-- Start --

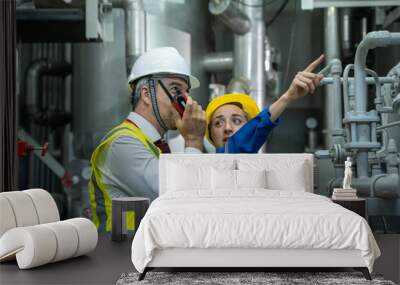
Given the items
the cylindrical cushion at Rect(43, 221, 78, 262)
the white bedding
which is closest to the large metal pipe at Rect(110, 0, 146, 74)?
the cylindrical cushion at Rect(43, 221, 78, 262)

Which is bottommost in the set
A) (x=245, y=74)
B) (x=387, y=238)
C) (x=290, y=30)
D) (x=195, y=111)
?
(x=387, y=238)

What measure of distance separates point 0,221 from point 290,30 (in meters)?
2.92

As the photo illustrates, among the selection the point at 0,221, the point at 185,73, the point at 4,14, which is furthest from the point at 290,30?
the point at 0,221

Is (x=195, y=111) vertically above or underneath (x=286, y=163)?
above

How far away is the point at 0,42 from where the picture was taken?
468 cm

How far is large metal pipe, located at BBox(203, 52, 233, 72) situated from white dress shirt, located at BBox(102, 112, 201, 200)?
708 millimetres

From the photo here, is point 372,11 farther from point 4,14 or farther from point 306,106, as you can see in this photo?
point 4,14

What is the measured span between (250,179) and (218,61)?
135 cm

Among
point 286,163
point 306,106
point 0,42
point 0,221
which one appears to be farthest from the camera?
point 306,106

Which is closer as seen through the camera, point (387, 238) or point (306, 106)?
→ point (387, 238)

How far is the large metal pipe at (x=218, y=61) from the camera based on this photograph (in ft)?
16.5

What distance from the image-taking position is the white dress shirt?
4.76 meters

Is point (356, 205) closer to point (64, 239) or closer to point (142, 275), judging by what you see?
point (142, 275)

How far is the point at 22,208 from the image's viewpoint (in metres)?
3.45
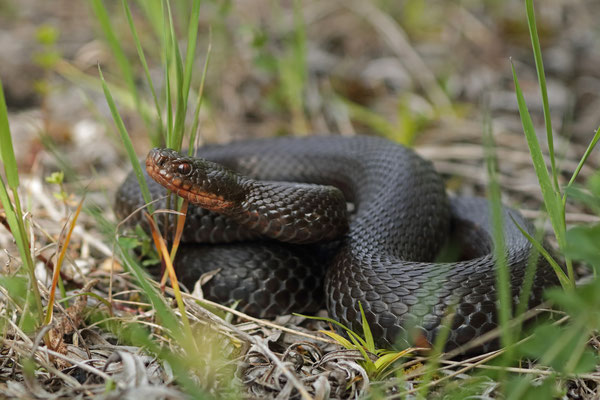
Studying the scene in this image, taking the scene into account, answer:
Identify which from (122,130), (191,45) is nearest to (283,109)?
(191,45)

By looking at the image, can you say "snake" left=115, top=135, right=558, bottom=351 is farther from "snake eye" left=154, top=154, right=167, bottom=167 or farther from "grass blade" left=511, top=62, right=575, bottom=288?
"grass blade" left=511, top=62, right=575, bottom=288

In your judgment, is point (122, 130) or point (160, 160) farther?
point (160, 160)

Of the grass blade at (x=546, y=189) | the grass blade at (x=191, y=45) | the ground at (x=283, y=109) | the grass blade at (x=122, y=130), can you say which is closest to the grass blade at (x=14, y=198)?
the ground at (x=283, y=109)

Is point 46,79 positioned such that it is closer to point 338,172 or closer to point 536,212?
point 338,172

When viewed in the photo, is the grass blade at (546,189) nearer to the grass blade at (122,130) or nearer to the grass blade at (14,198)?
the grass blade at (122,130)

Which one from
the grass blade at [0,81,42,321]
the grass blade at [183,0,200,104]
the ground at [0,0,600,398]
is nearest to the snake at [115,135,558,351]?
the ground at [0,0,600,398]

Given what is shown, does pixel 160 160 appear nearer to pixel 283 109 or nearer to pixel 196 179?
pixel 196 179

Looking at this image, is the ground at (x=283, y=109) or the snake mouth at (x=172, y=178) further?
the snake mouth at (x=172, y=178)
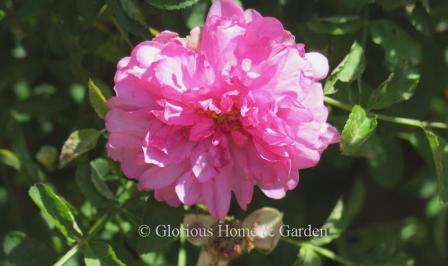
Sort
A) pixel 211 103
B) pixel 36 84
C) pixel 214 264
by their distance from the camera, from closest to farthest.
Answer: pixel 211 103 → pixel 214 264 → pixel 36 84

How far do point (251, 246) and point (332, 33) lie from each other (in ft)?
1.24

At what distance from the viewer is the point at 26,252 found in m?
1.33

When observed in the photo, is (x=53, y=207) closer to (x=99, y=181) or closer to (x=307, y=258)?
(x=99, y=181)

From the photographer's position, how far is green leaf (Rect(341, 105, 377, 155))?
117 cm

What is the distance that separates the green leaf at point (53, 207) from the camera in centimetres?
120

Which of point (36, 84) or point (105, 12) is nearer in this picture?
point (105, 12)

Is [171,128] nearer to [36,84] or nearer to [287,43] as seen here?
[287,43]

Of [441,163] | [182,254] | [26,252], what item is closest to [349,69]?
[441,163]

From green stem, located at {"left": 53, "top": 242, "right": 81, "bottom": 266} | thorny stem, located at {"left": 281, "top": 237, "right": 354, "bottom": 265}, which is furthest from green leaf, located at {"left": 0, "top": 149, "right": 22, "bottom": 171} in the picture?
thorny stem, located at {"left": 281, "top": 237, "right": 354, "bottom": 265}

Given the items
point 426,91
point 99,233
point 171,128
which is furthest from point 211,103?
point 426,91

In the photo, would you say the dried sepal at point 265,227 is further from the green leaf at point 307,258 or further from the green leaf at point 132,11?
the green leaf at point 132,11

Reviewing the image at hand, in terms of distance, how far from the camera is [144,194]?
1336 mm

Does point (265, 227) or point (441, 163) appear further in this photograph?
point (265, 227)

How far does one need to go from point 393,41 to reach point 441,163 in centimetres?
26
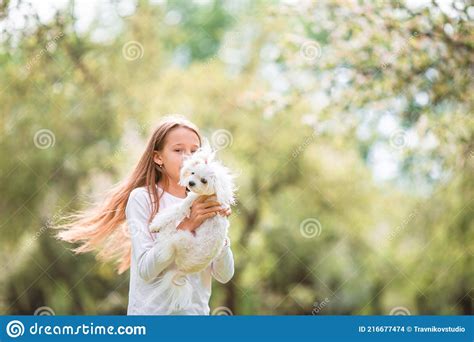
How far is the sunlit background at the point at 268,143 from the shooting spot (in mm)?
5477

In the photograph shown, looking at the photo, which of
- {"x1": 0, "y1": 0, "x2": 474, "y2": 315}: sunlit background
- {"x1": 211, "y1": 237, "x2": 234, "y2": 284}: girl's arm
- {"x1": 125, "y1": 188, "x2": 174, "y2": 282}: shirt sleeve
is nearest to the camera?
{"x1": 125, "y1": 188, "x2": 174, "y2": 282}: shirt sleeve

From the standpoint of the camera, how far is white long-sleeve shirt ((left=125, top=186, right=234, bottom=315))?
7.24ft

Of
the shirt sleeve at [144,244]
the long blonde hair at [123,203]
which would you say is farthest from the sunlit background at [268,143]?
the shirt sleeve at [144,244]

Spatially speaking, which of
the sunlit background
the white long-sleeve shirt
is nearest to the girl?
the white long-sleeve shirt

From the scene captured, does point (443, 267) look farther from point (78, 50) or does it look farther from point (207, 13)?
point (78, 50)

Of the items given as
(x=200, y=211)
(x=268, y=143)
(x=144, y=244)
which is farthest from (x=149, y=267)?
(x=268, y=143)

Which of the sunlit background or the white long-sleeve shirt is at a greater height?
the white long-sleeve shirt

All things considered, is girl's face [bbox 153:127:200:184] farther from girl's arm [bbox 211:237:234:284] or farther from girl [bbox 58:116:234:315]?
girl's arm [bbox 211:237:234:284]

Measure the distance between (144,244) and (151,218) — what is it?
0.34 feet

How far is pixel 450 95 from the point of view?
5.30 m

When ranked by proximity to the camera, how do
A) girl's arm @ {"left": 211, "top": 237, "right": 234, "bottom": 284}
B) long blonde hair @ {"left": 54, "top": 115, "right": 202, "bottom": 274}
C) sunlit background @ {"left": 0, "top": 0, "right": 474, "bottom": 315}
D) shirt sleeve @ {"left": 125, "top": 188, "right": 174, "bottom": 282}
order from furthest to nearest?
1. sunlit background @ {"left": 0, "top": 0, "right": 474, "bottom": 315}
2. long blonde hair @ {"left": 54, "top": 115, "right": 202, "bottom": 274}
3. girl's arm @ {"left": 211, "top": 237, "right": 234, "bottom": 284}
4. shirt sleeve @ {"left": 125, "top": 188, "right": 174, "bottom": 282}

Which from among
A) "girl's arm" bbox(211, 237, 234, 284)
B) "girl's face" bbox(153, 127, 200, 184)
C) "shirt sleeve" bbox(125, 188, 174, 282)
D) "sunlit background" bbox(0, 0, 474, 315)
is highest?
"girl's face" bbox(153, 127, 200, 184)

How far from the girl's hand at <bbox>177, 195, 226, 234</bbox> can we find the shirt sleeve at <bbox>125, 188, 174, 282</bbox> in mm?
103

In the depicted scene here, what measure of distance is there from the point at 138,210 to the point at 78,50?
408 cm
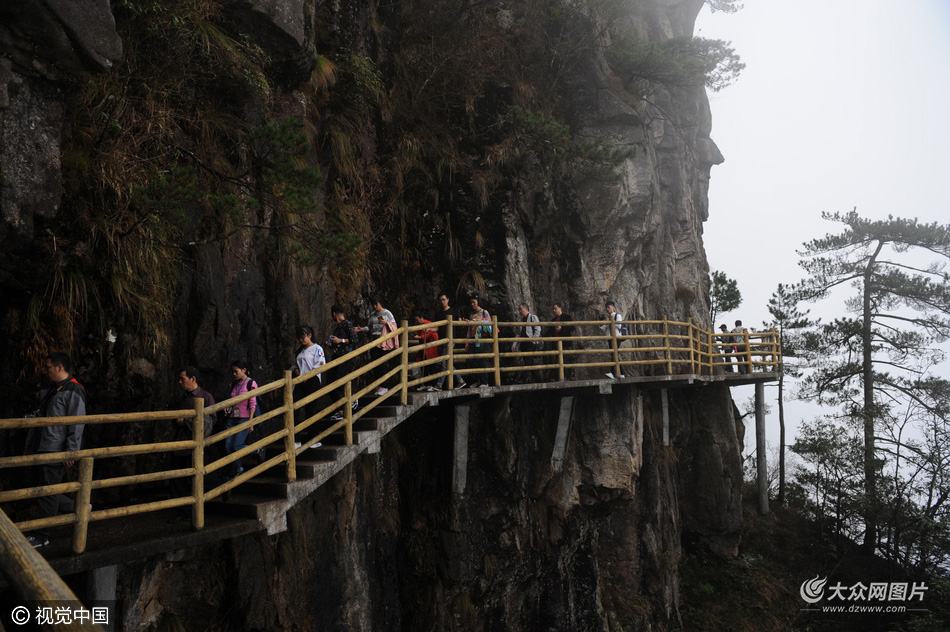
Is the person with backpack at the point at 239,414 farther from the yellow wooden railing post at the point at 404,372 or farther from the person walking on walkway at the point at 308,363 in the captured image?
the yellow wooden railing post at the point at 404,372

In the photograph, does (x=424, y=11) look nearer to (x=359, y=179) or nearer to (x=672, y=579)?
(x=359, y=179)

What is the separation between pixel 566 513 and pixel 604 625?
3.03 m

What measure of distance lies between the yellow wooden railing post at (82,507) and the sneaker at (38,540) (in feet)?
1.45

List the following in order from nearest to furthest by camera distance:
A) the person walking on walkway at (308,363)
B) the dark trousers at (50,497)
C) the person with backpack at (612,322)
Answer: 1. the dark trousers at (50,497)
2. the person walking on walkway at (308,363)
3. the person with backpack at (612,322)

-- End --

### [TASK INSTRUCTIONS]
Without the pictures, repeat exactly the lines running from the line containing "Which from among" through the end of the data, both ends included.

### [RESPONSE TO THE TASK]
Which from among
A) "girl's arm" bbox(211, 237, 234, 284)
B) "girl's face" bbox(153, 127, 200, 184)
C) "shirt sleeve" bbox(125, 188, 174, 282)
D) "sunlit background" bbox(0, 0, 474, 315)
is highest?
"girl's face" bbox(153, 127, 200, 184)

How far from the girl's hand at <bbox>177, 195, 226, 234</bbox> can we find the shirt sleeve at <bbox>125, 188, 174, 282</bbox> in mm?
103

In the depicted scene here, what measure of distance is there from the point at 138,210 to the point at 78,50?
408 cm
Is the person with backpack at the point at 239,414 farther from the yellow wooden railing post at the point at 404,372 or farther from the person walking on walkway at the point at 308,363 in the captured image?
the yellow wooden railing post at the point at 404,372

In the photograph, does (x=424, y=11) look nearer to (x=359, y=179) or nearer to (x=672, y=579)?
(x=359, y=179)

What is the separation between pixel 566 513 and pixel 604 625?
3.03 m

What measure of distance lies between the yellow wooden railing post at (82,507) and the sneaker at (38,540) (in feet)?
1.45

List the following in order from nearest to furthest by camera distance:
A) the person walking on walkway at (308,363)
B) the dark trousers at (50,497)
C) the person with backpack at (612,322)
Answer: 1. the dark trousers at (50,497)
2. the person walking on walkway at (308,363)
3. the person with backpack at (612,322)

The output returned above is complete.